The question of information in health care is inherently problematic.  Often times we don’t know what works best.  Other times, what works best for one might not for another.  Yet other times, what we once thought worked best turns out to be quite harmful.  This is simply the nature of the beast.  Government is in no better position to deal with this than anyone else, and will necessarily run into the same issues, along with introducing its own inherent inefficiencies.

As for giving patients more information, that’s a laudable goal.  But why do they not get more information now?  Ultimately, it’s because it doesn’t matter.  Their choice simply isn’t important.  The choice of insurance companies to approve or deny treatment is what matters to doctors, and so they are the ones who are most informed.  This, again, will not be solved by government bureaucrats.  It can only be solved by making the patient important.

Finally, he suggests “changing the economics of medicine, to reward better care rather than simply more care.

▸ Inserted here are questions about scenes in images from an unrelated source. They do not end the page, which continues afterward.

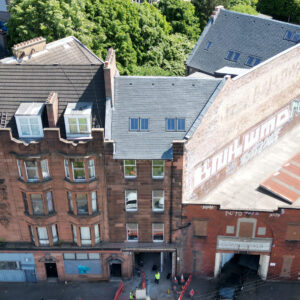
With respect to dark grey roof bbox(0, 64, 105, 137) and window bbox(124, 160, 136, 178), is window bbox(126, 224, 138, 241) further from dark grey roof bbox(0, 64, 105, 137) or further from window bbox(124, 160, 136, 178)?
dark grey roof bbox(0, 64, 105, 137)

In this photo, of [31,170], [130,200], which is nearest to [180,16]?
[130,200]

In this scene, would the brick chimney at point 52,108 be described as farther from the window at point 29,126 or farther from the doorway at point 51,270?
the doorway at point 51,270

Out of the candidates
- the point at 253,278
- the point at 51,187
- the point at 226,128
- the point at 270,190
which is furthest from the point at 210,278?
the point at 51,187

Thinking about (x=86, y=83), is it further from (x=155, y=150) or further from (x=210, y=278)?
(x=210, y=278)

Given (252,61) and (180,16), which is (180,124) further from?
(180,16)

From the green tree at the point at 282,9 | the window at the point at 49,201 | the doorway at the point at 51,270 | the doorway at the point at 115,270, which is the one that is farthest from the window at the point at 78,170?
the green tree at the point at 282,9

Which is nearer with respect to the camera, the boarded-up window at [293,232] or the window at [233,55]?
the boarded-up window at [293,232]
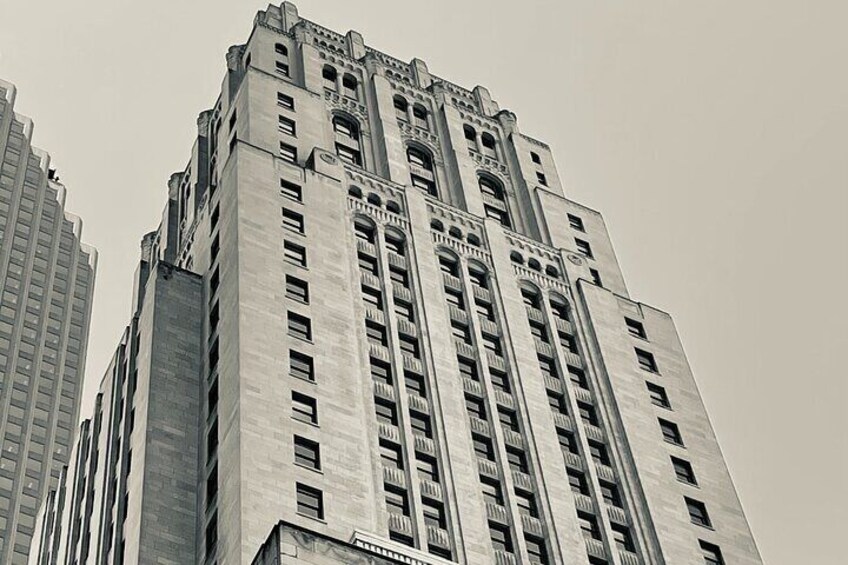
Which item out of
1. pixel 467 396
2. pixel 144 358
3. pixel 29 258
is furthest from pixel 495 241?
pixel 29 258

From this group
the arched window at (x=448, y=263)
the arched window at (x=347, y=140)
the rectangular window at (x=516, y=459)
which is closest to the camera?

Health reform doesn’t go nearly far enough on this score, but it is a start.”  I agree completely.  Where we differ is on how to accomplish this.

Replacing insurance companies with government will not fundamentally change the economics of the system, nor produce the reforms Leonhardt desires.  It is simply not capable of it.  Rather, it will make government bureaucrats the new bad guys instead of insurance companies.  Real innovation in health care would mean empowering consumers with the choice on how to direct their resources, while consigning insurance to its proper role as that of mitigator against catastrophic financial risk.  More importantly, it would return the responsibility to consume health care thoughtfully and diligently to the only person with the incentive to do so wisely: the patient.